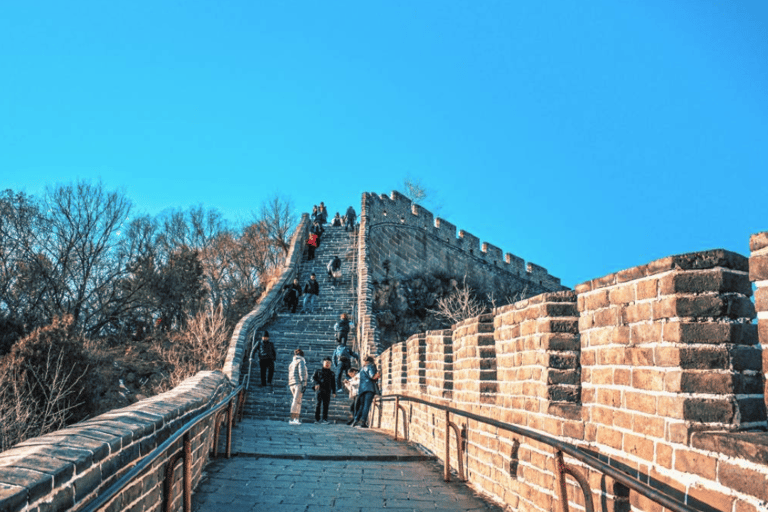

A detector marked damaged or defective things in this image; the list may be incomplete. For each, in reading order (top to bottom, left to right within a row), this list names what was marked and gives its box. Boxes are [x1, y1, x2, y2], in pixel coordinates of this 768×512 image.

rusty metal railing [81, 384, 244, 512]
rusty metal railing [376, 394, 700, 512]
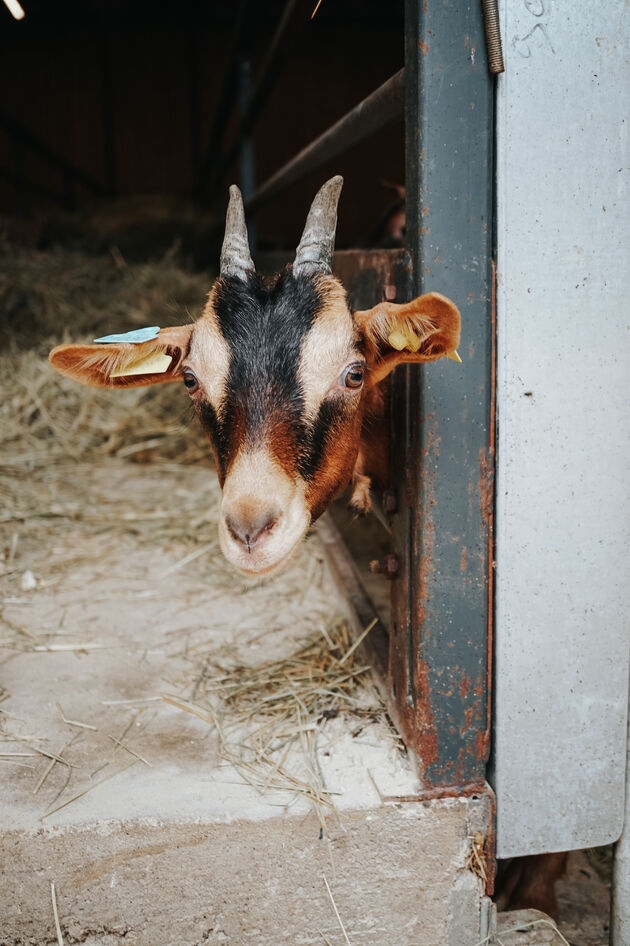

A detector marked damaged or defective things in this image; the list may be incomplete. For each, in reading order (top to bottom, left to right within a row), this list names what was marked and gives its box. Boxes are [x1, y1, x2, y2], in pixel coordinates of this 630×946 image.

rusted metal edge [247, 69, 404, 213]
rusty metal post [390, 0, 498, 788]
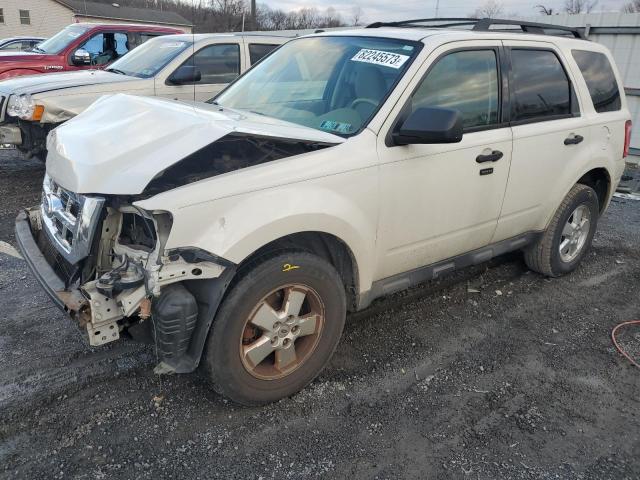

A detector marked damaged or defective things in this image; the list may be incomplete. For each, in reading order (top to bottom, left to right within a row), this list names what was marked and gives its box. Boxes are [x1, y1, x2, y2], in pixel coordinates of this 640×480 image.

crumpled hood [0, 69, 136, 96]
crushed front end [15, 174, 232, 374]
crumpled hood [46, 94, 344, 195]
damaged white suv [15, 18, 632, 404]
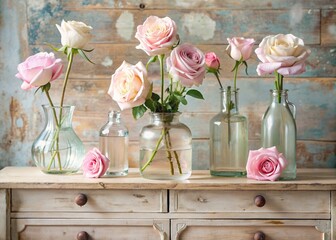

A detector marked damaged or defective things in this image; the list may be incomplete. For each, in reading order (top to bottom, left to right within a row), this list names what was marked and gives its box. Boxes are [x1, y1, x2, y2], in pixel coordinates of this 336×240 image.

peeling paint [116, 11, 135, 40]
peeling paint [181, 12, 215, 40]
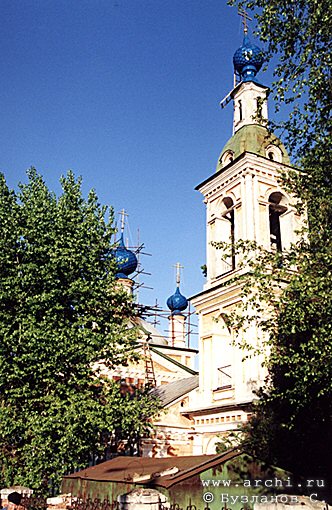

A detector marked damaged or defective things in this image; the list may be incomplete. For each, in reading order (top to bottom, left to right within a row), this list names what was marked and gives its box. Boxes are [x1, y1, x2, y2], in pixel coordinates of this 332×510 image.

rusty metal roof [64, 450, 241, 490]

++++++++

§ What you should do: Lines from the one containing "this 332×510 image." through the last line of the data above are the only output wanted; restate them exactly.

§ Answer area:
A detector marked damaged or defective things in this image; the list may be incomplete. For each, in reading order (top to bottom, left to right within a row), this list names what was marked and gives its box. Boxes are [x1, y1, x2, y2], in pixel coordinates of this 332×510 image.

rusty metal roof [64, 450, 241, 490]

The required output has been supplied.